(TEXT)

Disciplined, determined, dominant.

County Championship Division 1. Somerset v Yorkshire. 28th, 29th and 30th April 2018. Taunton. Final Day.

Somerset had worked themselves into a powerful position over the first two days of this match and the weather forecast for the final day had cleared. Even so Yorkshire had fought hard to keep themselves in with a chance with a solid performance in bitter conditions on the second evening.

Overnight: Somerset 216 and 200. Yorkshire 96 and 49 for 1. Yorkshire need 272 more runs to win with 9 second innings wickets standing.

If this match could be summed up in a millisecond Tim Groenewald’s catch to dismiss Jack Brooks on the last afternoon would serve perfectly. Groenewald had bowled with discipline and precision with Somerset in the ascendancy and predatory fielders all around. Brooks had counterattacked from a position of Yorkshire weakness. His counterattack was determined, the drive that ended his charge ferocious. Eyes like mine beyond the square boundary followed the line of the ball to the straight boundary. On hearing the cheer from the middle I looked for a spectacular catch at mid on or mid off, then noticed Groenewald’s hand by his shin and Brooks looking on in apparent and desperate disbelief.

(End TEXT)
(EXERCISE DATA)

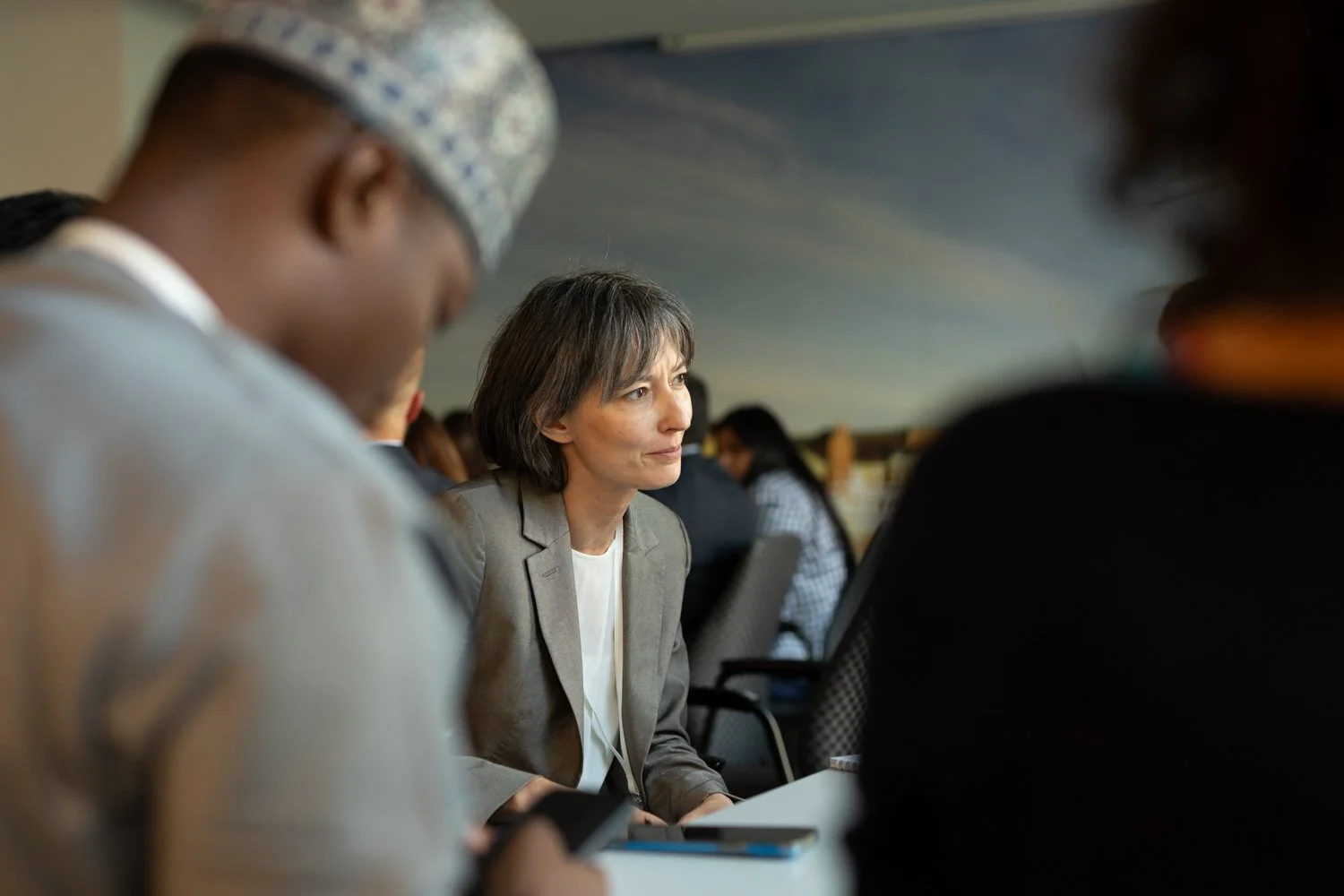 Eine Frau in einem grauen Blazer sitzt in einem Konferenzraum und hört aufmerksam zu.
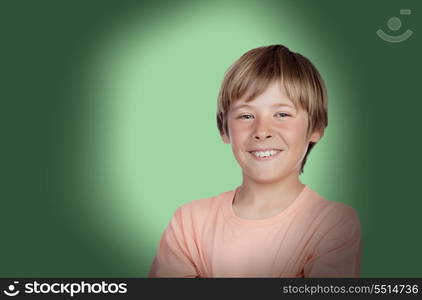 Smiling adolescent with a happy gesture on a over green background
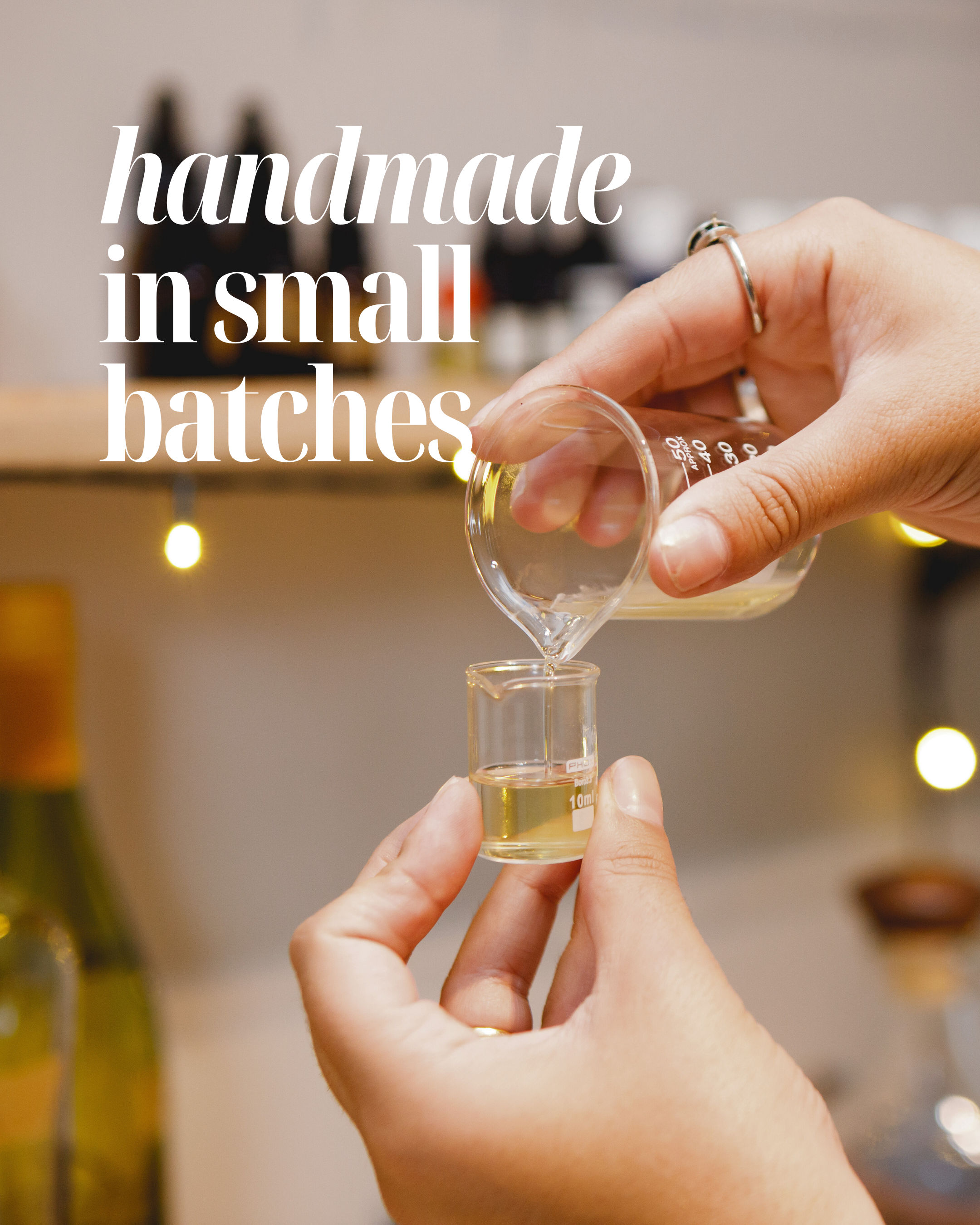 Hand pouring liquid from a small container into another, with text 'handmade in small batches' on a blurred background.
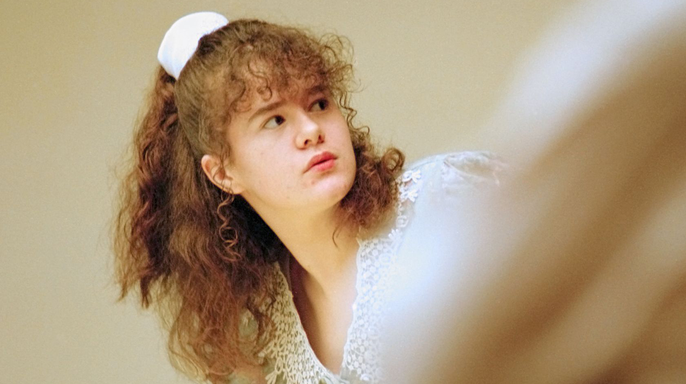 Christa Pike wearing white with curley red hair at trial in 1996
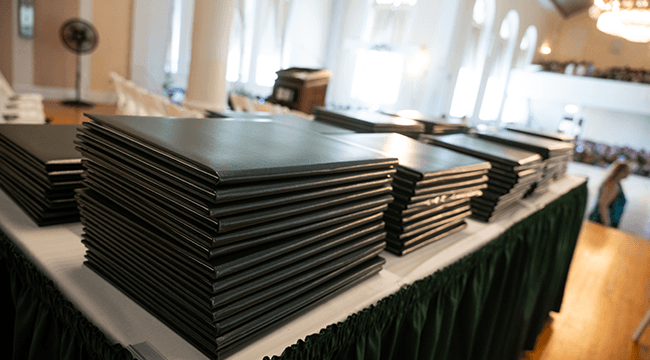 a stack of diplomas on a table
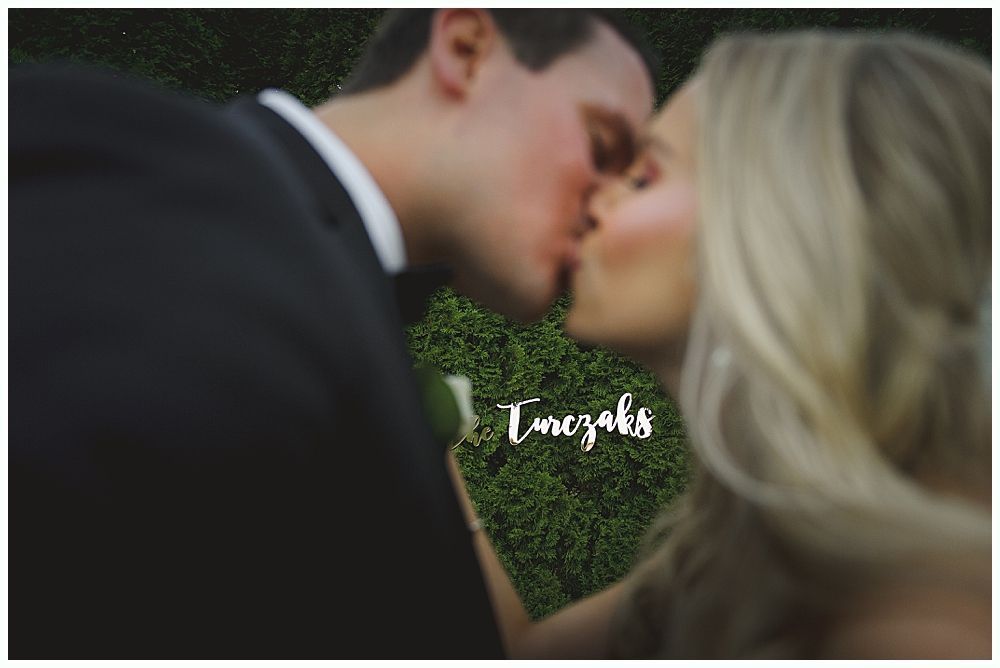 Newlyweds embrace on a dance floor, surrounded by guests at a wedding reception.
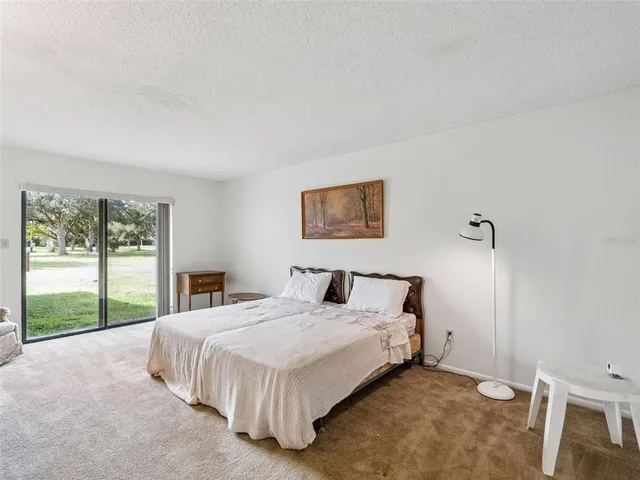 a spacious bedroom with a bed and a dresser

(End EXERCISE DATA)

TASK LIST ▸
• A. Please list every innings score given in the overnight line of the Somerset v Yorkshire match report, with the team each belongs to.
• B. Carry the Somerset v Yorkshire match report forward, beginning after its final sentence.

EXPECTED RESULTS ▸
• A.
Somerset 216
Somerset 200
Yorkshire 96
Yorkshire 49 for 1

• B.
That was the whole match. Somerset disciplined, determined, dominant. Yorkshire determined, rocked back on their heels, fighting back, overcome. That sequence was repeated several times in the pattern of the match from the first day to the last afternoon. The Brooks dismissal just a shop window on myriad such jewels in this game. That is the County Championship First Division. No quarter expected. None given. Just good head to head intense cricketing struggle. Testing skills. Testing stamina. Testing wills. Until one side triumphs and the other succumbs.

After such a titanic struggle satisfaction, celebration and ‘Blackbird’, the just desserts of the winners. Devastation for the losers. The commitment of the Yorkshire players to their cause was plain to see for anyone who, like me, had watched the last hour, in conversation, in front of the Caddick Pavilion. The disappointment of dismissal clear to see in the eyes of the batsmen as they returned to the Pavilion. That is perhaps to be expected. What I did not quite expect were the looks of, what I can best describe as desolation, in the faces of the Yorkshire team as they came out to shake the Somerset hands. Those players cared about this defeat. They will want to overturn it at Headingley in August. This will be a hard season.

As to the final day. I was told that Somerset took the first wicket with the first ball of the morning and that it was an absolute peach of a ball from Gregory. Taken at 10.59 apparently. The controlling grip on Yorkshire and the Yorkshire score exercised by the Somerset bowlers in the first 24 overs of the innings in the freezing conditions of the previous afternoon and evening had paid dividends. Yorkshire had eked out just 49 runs and had now lost two wickets. They were still a distant 272 runs from victory or 96 overs from the draw.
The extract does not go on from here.